Les schémas de câblage ci-dessous proviennent du site de Radial, fabricant de boîtiers de réamping et de direct reconnu mondialement, et utilisé par absolument tous les professionnels. Leurs produits sont de vrais couteaux-suisses, avec beaucoup d’options et de variations suivant les besoins. Les images sont tirées d’un produit qui combine à la fois DI et réamping.

Lors de l’enregistrement, on se sert de la Reamp Station comme d’une simple DI : le signal de la guitare et envoyé à la fois à l’amplificateur grâce à une sortie traversantes (through) pour que le musicien puisse s’entendre jouer, et à la carte son sans aucun effet ni son d’amplification. En plaçant un micro devant l’ampli, on enregistre donc le signal amplifié et le signal d’origine de l’instrument pour le reprendre si besoin.

Enregistrement avec DI

Dans cette deuxième image, on réamp l’audio précédemment enregistré. Si la prise micro n’était pas bonne, ou qu’on souhaite enregistrer sur un autre ampli ou avec des effets, on envoie l’audio dans la partie réamp de la Reamp Station. Le signal est ensuite adapté pour être envoyé dans un pedalboard puis dans l’ampli de guitare, qu’on enregistre avec un microphone.

Réamping ampli

Enfin, si on souhaite seulement ajouter des effets, il suffit de revenir après le pedalboard dans la section DI de la Reamp Station, qui est alors utilisée à son plein potentiel.

Réamping pedalboard

C’est cette dernière technique que j’utilise d’ailleurs pour créer plein de shorts sur YouTube qui sont en quelque sorte des « presets » pour les pédales TAMPCO. C’est assez amusant à faire et toujours un défi de se rapprocher le plus possible des sons d’origine des musiques que je reprends !
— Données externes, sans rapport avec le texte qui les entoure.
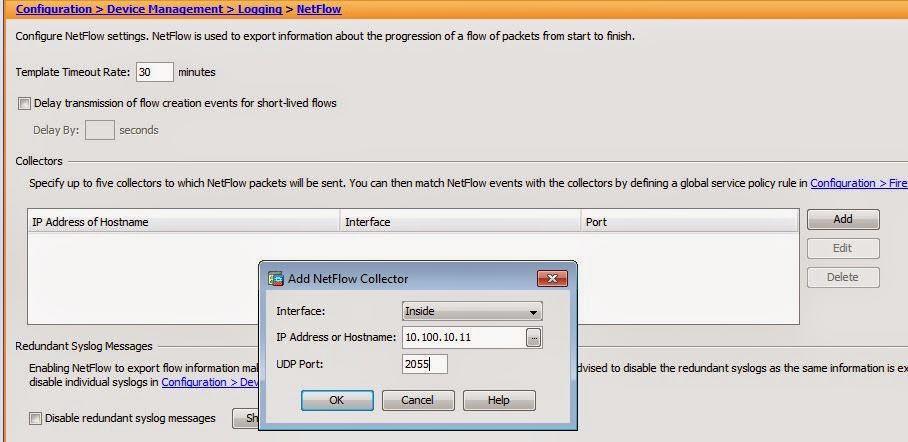 Add Netflow Collector Cisco ASA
Radial n’est pas le seul fabricant à proposer ce type de produit, on en retrouvera également chez Klark Teknik et Behringer pour ceux qui ont un budget serré, au prix souvent d’une moins bonne qualité audio et de construction. Pour rester dans des références plus orientées guitare, la série Canvas de Walrus Audio propose des boîtiers de DI utiles et compacts. IK Multimedia propose aussi des options de réamping directement dans son interface audio Axe I/O pour une solution tout en un. Enfin, je me dois de vous parler de Franklin Audio, une entreprise australienne qui propose à peu prêt toutes les configurations possibles : mono ou stéréo, actifs ou passifs, tout en un… Ils ont même sorti un préamplificateur pour microphone équipé d’un boîtier de réamping pour envoyer sa voix ou son instrument acoustique directement dans un pedalboard ! Allez jeter un œil, ça vaut vraiment le coup.